Studio album by Roll Deep
- Released: 8 November 2010
- Recorded: 2009 – 2010
- Genre: Pop rap, hip house, grime, dubstep, breakbeat
- Label: Relentless Records/Virgin Records

Roll Deep chronology
| Street Anthems (2009) | Winner Stays On (2010) | X (2012) |

Singles from Winner Stays On
- "Good Times" Released: 26 April 2010; "Green Light" Released: 15 August 2010; "Take Control" Released: 1 November 2010;

= Winner Stays On =

Winner Stays On is the fourth studio album by London-based grime music collective Roll Deep; it was released on 8 November 2010. Three singles have been released from the album, including "Good Times" and "Green Light", which both went to number 1 in the UK, plus the top 30 hit "Take Control", which features Alesha Dixon.

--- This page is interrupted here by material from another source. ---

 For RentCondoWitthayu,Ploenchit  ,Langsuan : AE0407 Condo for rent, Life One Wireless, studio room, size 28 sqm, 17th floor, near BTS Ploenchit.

At the time of recording, the collective consisted of DJ Target, Flowdan, Breeze, Danny Weed, DJ Karnage, J2K, Manga, Brazen and Scratchy.

==Singles==
- "Good Times" was the first single released from the album; it was released on 26 April 2010. It reached #1 on the UK Singles Chart making it their first number one single in the UK. It also charted at #13 on the Irish Singles Chart. It also became a top ten hit in Slovakia and on the European Hot 100 Singles Chart.
- "Green Light" was the second single released from the album; it was released on 15 August 2010. It reached #1 on the UK Singles Chart their second number one single in the UK. It also charted at #18 on the Irish Singles Chart and became a top 40 hit in the Netherlands.
- "Take Control" was the third and final single to be released from the album; it was released on 1 November 2010. It reached a peak of #29 on the UK Singles Chart before falling out of the top 40 the week after. It peaked at #27 in Scotland.

==Critical reception==

The album has received negative to mixed reviews; however, the BBC were positive stating that "as an underground group with commercial ambitions, you face a difficult hurdle: how to take an original, boundary-shifting but sometimes unpalatable sound and break it into a mass audience without spoiling the integrity of what you do in the process? It's a hurdle that Roll Deep faced back in 2005 with the release of their debut album, In at the Deep End. A grime crew forged in the east London neighbourhood of Bow, Roll Deep have seen now-popular names like Dizzee Rascal, Wiley, Tinchy Stryder and 1xtra DJ Target rise through its ranks. For ...Deep End, though, it turned out that snappy grime numbers like "When I'm 'Ere" lacked the commercial appeal of crossover tunes such as "The Avenue" and "Shake a Leg".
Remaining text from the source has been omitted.